BP and Iraq to Develop Oilfields in Kirkuk

BP will team up with the government of Iraq to rehabilitate and develop four oil and gas fields in the northern region of Kirkuk.
The two sides signed a preliminary agreement to that effect this week. The deal follows another one, signed in 2013, for the development of the giant Kirkuk field, which is estimated to hold some nine billion barrels of recoverable crude. That deal was put on hold a year later, however, amid the Islamic State’s advance across the Middle East.
Following the war with IS, the autonomous region of Kurdistan claimed ownership of the Kirkuk field, further challenging the deal BP had with the central Iraqi government.
In a news release on the deal, BP said it would involve “Rehabilitation of existing facilities, where required, and the construction of new facilities – including gas expansion projects – together with a drilling programme at the Kirkuk fields, has the potential to stabilize production and reverse decline, returning production from this nationally important oilfield to a growth path.”
Iraq is the second-largest oil producer in OPEC and Kirkuk is where its oil industry was born. In the past decade or so, however, oil operations in Kirkuk have been problematic due to disputes between the central government in Baghdad and the Kurdish regional government over control of the oil fields—and the oil revenues.

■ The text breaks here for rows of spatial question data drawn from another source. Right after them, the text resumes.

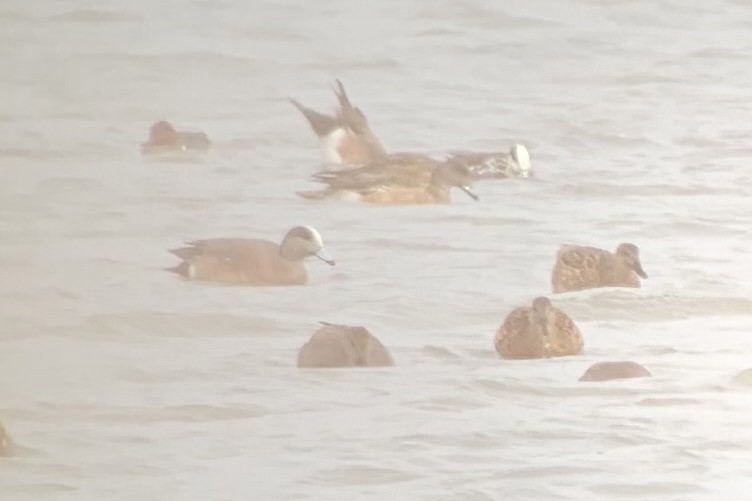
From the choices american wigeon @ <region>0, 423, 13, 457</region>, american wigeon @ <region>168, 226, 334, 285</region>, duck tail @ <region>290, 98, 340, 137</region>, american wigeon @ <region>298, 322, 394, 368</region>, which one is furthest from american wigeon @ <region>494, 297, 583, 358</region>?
american wigeon @ <region>0, 423, 13, 457</region>

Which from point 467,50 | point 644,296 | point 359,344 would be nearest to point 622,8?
point 467,50

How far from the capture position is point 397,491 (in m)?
2.30

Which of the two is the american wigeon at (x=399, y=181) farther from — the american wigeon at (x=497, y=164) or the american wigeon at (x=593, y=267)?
the american wigeon at (x=593, y=267)

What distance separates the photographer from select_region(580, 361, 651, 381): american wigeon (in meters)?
2.49

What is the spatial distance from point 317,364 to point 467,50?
2.14ft

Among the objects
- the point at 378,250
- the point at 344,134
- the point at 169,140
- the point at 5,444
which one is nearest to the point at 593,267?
the point at 378,250

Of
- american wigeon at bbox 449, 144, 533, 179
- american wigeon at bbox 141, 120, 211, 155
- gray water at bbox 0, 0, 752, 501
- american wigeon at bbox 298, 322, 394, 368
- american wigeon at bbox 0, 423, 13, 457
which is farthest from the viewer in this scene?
american wigeon at bbox 449, 144, 533, 179

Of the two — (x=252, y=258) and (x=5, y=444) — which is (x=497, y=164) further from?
(x=5, y=444)

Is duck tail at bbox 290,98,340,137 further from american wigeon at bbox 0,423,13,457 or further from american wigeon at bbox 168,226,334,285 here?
american wigeon at bbox 0,423,13,457

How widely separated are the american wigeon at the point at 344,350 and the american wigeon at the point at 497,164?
1.19ft

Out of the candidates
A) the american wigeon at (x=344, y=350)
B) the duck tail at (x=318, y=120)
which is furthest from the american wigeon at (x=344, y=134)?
the american wigeon at (x=344, y=350)

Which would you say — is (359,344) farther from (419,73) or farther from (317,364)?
(419,73)

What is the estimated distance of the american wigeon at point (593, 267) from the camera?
2.56m

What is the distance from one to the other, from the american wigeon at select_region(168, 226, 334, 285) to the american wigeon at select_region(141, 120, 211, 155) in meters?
0.16
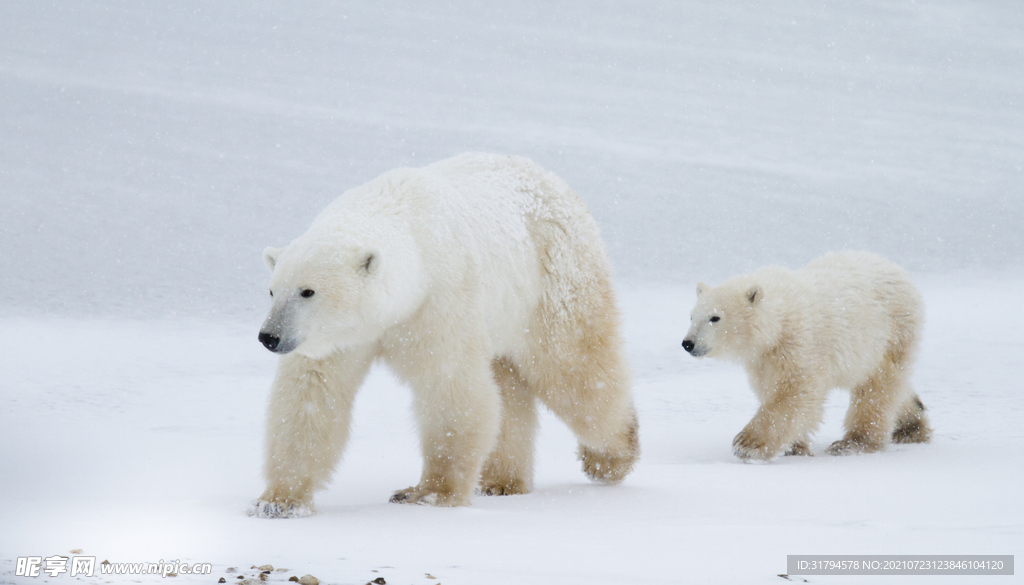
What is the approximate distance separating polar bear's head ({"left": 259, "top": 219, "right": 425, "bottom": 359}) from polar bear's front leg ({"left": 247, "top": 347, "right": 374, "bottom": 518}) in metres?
0.11

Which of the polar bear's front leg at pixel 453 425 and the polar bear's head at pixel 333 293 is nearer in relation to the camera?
the polar bear's head at pixel 333 293

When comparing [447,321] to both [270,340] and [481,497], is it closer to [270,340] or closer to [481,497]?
[270,340]

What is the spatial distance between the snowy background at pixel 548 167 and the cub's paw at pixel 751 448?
0.53 feet

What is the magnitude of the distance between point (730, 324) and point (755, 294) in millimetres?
225

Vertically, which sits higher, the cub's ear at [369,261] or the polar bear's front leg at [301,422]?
the cub's ear at [369,261]

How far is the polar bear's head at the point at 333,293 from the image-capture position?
290 cm

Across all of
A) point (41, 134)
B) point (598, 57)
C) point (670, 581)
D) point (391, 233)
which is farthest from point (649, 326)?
point (598, 57)

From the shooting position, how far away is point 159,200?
35.3ft

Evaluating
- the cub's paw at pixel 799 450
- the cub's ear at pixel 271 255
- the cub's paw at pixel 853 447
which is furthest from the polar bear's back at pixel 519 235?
the cub's paw at pixel 853 447

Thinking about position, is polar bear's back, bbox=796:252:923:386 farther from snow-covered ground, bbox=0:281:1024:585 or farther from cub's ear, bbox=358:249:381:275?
cub's ear, bbox=358:249:381:275

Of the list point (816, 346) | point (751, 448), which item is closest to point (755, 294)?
point (816, 346)

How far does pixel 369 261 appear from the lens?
299 cm

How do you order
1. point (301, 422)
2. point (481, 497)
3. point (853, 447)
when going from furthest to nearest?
point (853, 447)
point (481, 497)
point (301, 422)

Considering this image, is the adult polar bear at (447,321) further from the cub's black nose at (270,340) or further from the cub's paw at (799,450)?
the cub's paw at (799,450)
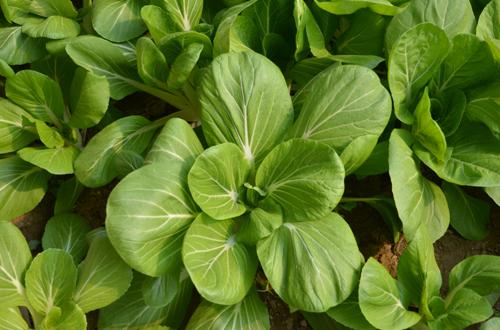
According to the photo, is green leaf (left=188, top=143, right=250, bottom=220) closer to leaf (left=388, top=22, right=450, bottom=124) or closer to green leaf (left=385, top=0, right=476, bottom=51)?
leaf (left=388, top=22, right=450, bottom=124)

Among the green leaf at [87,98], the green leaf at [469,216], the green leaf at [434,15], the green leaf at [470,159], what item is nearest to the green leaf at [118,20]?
the green leaf at [87,98]

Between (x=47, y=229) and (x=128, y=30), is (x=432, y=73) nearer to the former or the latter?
(x=128, y=30)

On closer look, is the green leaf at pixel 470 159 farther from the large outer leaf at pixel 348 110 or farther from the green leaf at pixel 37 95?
the green leaf at pixel 37 95

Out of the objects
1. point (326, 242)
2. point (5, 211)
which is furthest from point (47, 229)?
point (326, 242)

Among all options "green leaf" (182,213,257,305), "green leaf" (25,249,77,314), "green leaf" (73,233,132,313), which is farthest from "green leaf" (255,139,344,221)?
"green leaf" (25,249,77,314)

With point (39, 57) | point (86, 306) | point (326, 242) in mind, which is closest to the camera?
point (326, 242)
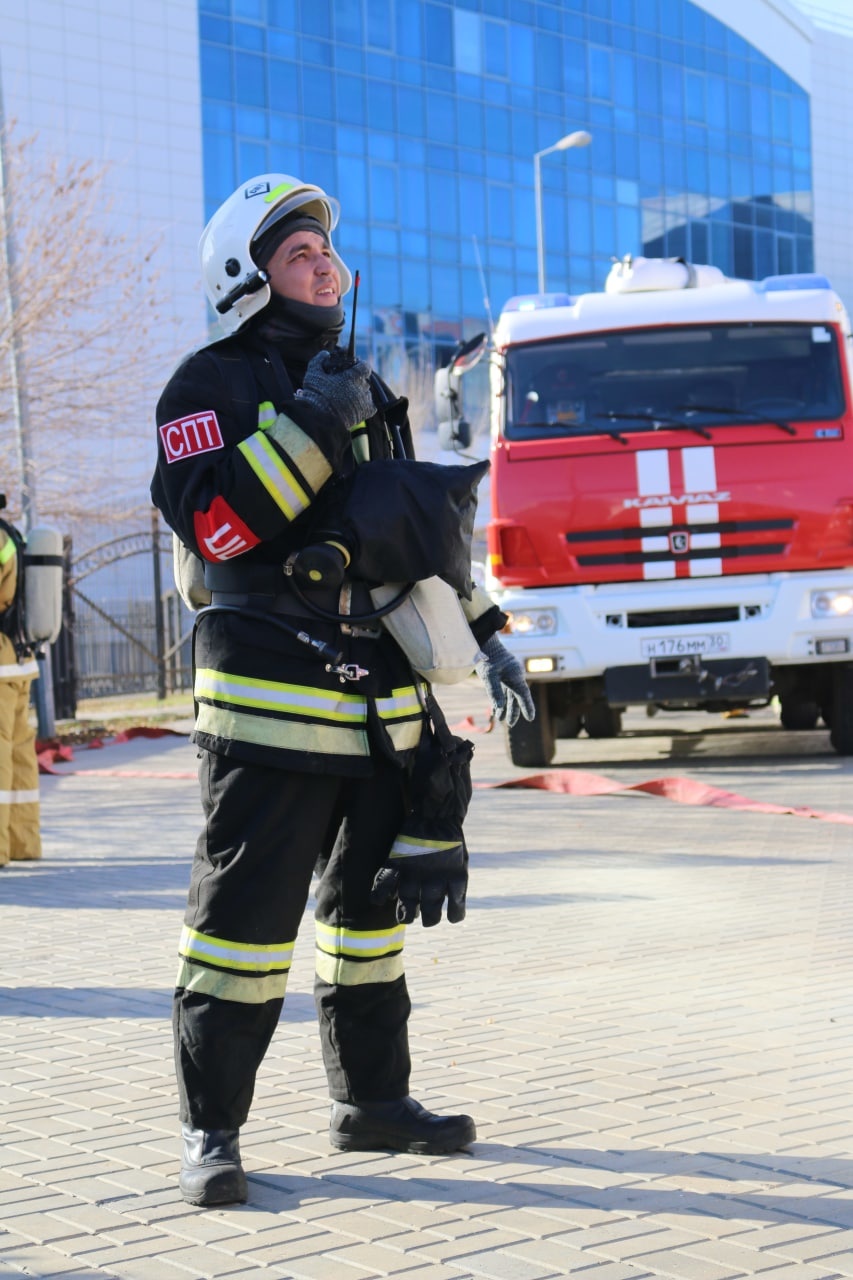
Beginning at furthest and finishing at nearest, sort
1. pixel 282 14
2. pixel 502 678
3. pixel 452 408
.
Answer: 1. pixel 282 14
2. pixel 452 408
3. pixel 502 678

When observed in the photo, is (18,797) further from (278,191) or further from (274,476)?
(274,476)

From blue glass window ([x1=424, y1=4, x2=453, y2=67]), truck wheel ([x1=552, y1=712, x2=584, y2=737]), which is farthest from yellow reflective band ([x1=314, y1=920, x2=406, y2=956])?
blue glass window ([x1=424, y1=4, x2=453, y2=67])

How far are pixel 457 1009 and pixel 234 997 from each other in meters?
1.87

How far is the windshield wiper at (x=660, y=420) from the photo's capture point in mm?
11352

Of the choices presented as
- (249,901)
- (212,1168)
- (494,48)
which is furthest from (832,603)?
(494,48)

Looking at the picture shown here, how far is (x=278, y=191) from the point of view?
3.78 meters

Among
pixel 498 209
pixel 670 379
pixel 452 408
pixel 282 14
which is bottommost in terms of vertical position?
pixel 452 408

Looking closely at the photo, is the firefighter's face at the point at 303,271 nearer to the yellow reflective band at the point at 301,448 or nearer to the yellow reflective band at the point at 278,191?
the yellow reflective band at the point at 278,191

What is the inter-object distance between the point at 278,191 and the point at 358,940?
1.65 m

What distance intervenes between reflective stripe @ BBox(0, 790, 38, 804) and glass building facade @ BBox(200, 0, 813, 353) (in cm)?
3536

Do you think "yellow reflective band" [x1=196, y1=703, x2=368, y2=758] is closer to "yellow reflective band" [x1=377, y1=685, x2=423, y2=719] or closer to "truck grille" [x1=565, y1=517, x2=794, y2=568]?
"yellow reflective band" [x1=377, y1=685, x2=423, y2=719]

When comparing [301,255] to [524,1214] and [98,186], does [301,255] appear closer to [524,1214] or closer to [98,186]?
[524,1214]

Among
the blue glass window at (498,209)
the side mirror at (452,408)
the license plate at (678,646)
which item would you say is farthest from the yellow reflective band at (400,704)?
the blue glass window at (498,209)

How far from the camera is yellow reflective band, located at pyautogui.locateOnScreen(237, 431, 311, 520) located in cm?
345
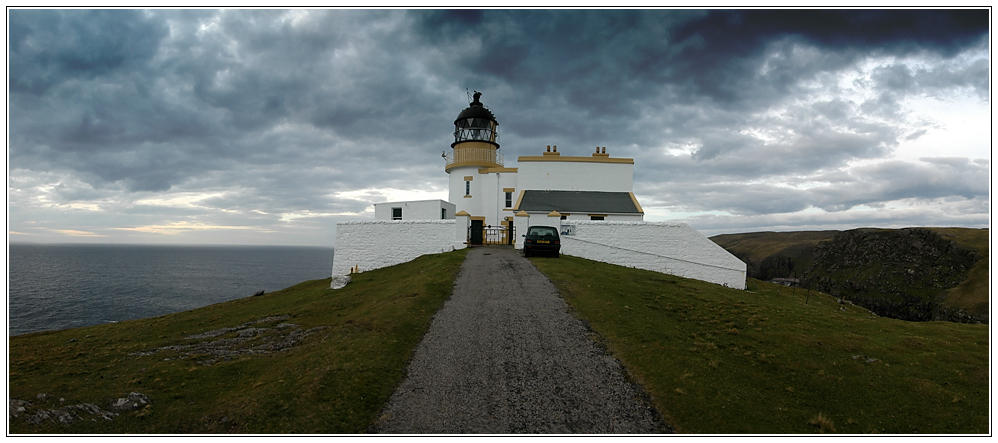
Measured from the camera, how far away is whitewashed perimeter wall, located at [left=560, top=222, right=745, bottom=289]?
2383 centimetres

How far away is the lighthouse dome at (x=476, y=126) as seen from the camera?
123 feet

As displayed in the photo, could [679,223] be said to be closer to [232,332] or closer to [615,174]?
[615,174]

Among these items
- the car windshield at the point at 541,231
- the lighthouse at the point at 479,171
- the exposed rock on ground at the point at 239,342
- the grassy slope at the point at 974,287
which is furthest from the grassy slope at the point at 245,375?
the grassy slope at the point at 974,287

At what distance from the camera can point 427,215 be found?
32562mm

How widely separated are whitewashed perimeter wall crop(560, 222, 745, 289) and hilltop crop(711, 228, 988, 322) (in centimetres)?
2102

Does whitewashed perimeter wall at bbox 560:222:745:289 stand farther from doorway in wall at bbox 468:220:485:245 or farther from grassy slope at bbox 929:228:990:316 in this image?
grassy slope at bbox 929:228:990:316

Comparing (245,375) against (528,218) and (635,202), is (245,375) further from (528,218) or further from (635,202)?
(635,202)

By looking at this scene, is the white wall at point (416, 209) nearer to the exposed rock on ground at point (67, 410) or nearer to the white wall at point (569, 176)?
the white wall at point (569, 176)

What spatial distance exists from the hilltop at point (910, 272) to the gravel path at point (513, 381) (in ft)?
121

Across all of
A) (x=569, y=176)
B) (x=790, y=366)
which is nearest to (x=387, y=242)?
(x=569, y=176)

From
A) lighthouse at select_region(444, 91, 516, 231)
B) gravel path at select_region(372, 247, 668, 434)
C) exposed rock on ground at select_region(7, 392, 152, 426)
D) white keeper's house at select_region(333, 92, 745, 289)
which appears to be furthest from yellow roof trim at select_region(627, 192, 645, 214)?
exposed rock on ground at select_region(7, 392, 152, 426)

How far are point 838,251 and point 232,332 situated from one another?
205 feet

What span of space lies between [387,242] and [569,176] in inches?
648

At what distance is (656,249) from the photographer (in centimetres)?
2492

The dispute was eventually resolved only for another crisis to emerge, this time concerning the pipeline shipping Kirkuk crude to Turkey.
The drama followed an International Chamber of Commerce ruling in March 2023 in a dispute between Turkey and Iraq regarding Kurdistan oil. The ICC ruled in favor of Iraq, which had argued that Turkey should not allow Kurdish oil exports via the Iraq-Turkey pipeline and the Turkish port of Ceyhan without approval from the federal government of Iraq.
As a result, shipments of oil from Kurdistan to Turkey have been suspended for over a year now, with whatever oil is still produced in the region going to local refineries. Reuters recently reported that smuggling is rife in the northern Iraqi region, with the oil getting loaded on trucks and smuggled into Turkey and Iran.